■ **What you have to do**
Send back the records exactly as written, with no images.
[Opening Available data section]
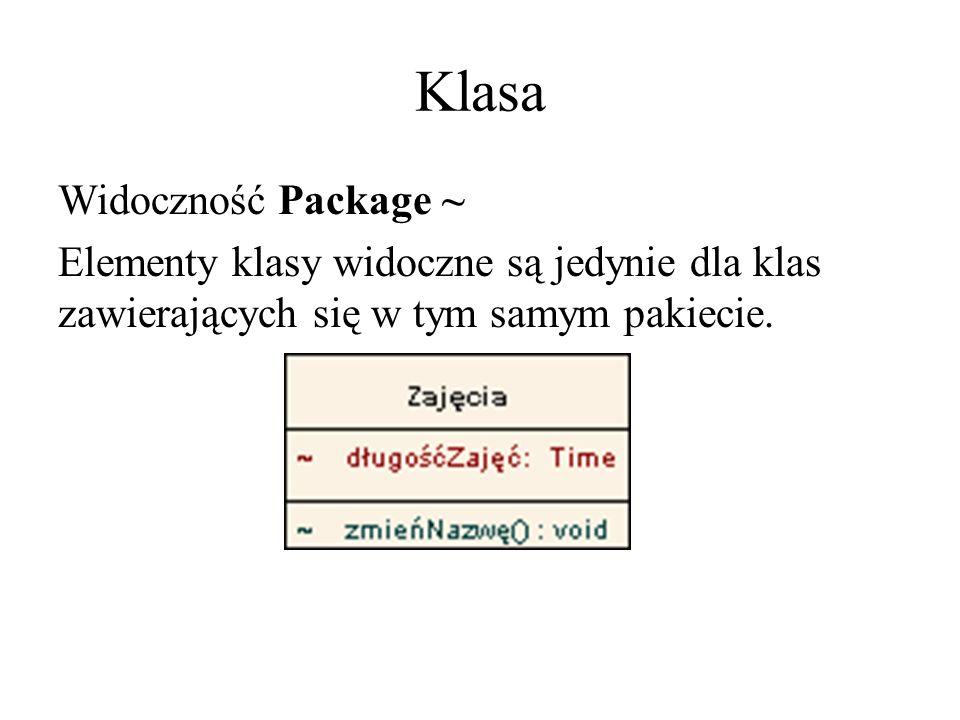 Klasa Widoczność Package ~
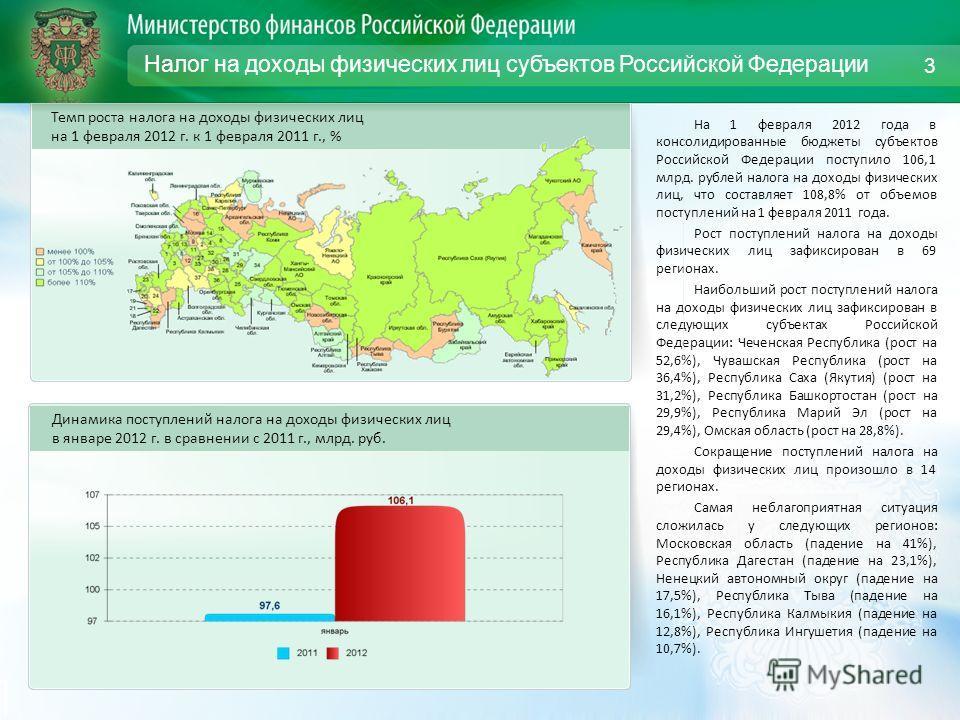 Налог на доходы физических лиц субъектов Российской Федерации На 1 февраля 2012 года в консолидированные бюджеты субъектов Российской Федерации поступило 106,1 млрд. рублей налога на доходы физических лиц, что составляет 108,8% от объемов поступлений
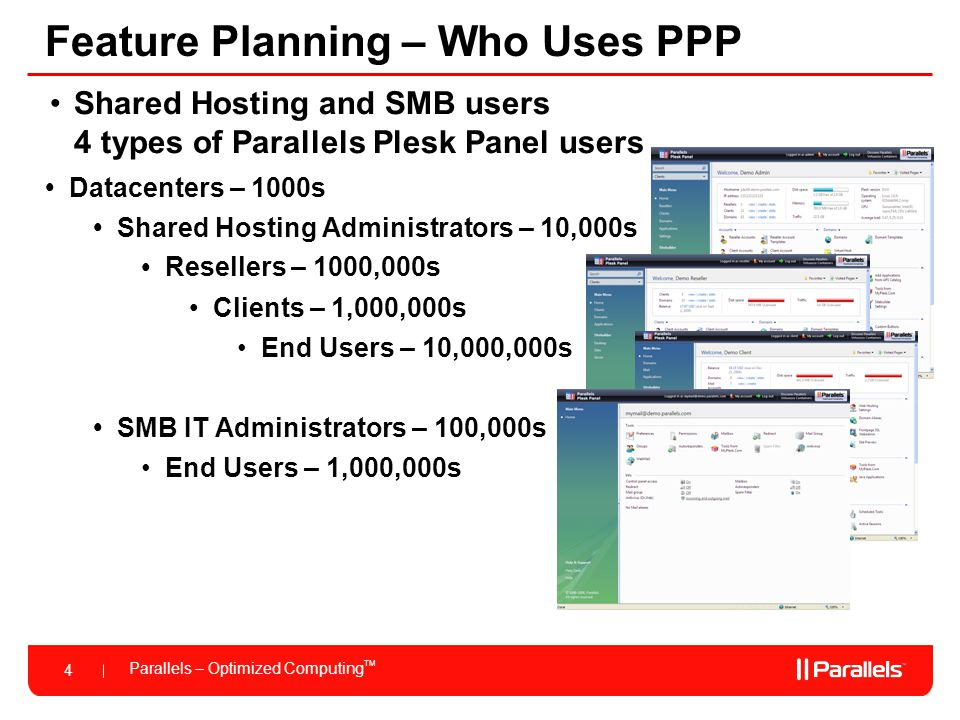 Feature Planning – Who Uses PPP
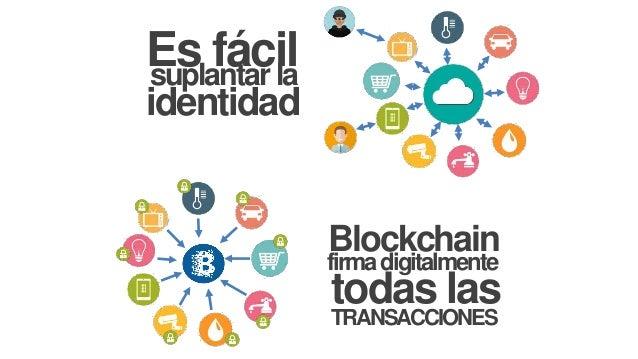 Es fácil identidad suplantar la Blockchain firmadigitalmente todas las TRANSACCIONES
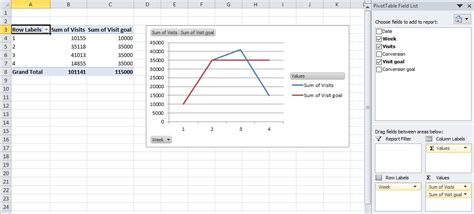 pivot table and pivot chart tip for your dashboard use pivot tables and pivot charts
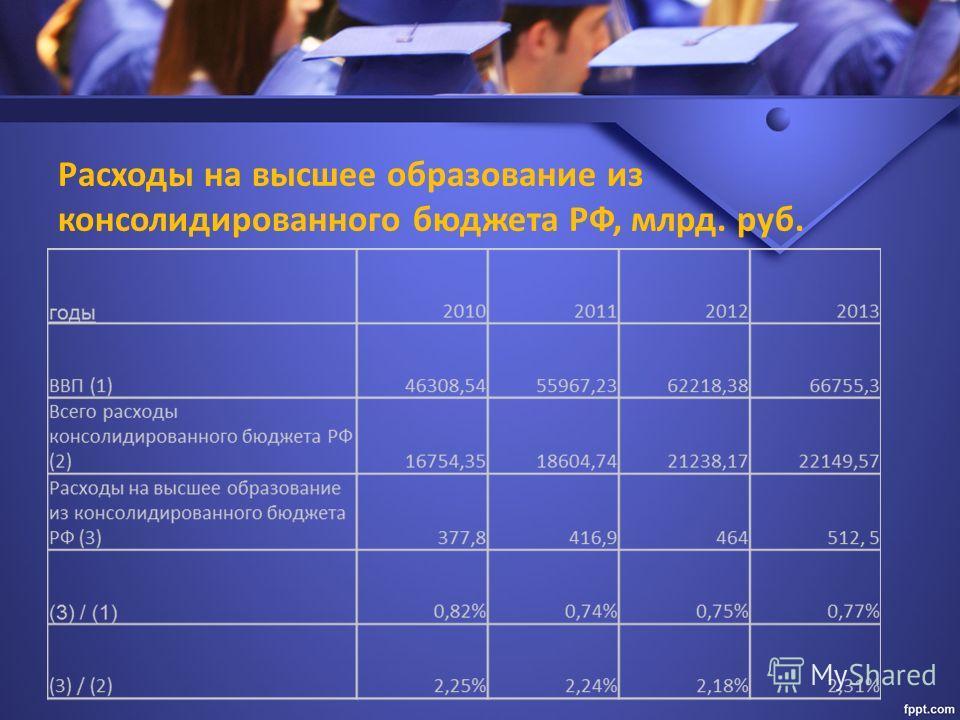 Расходы на высшее образование из консолидированного бюджета РФ, млрд. руб.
[Closing Available data section]
■ **Completed task**
 Klasa Widoczność Package ~
 Налог на доходы физических лиц субъектов Российской Федерации На 1 февраля 2012 года в консолидированные бюджеты субъектов Российской Федерации поступило 106,1 млрд. рублей налога на доходы физических лиц, что составляет 108,8% от объемов поступлений
 Feature Planning – Who Uses PPP
 Es fácil identidad suplantar la Blockchain firmadigitalmente todas las TRANSACCIONES
 pivot table and pivot chart tip for your dashboard use pivot tables and pivot charts
 Расходы на высшее образование из консолидированного бюджета РФ, млрд. руб.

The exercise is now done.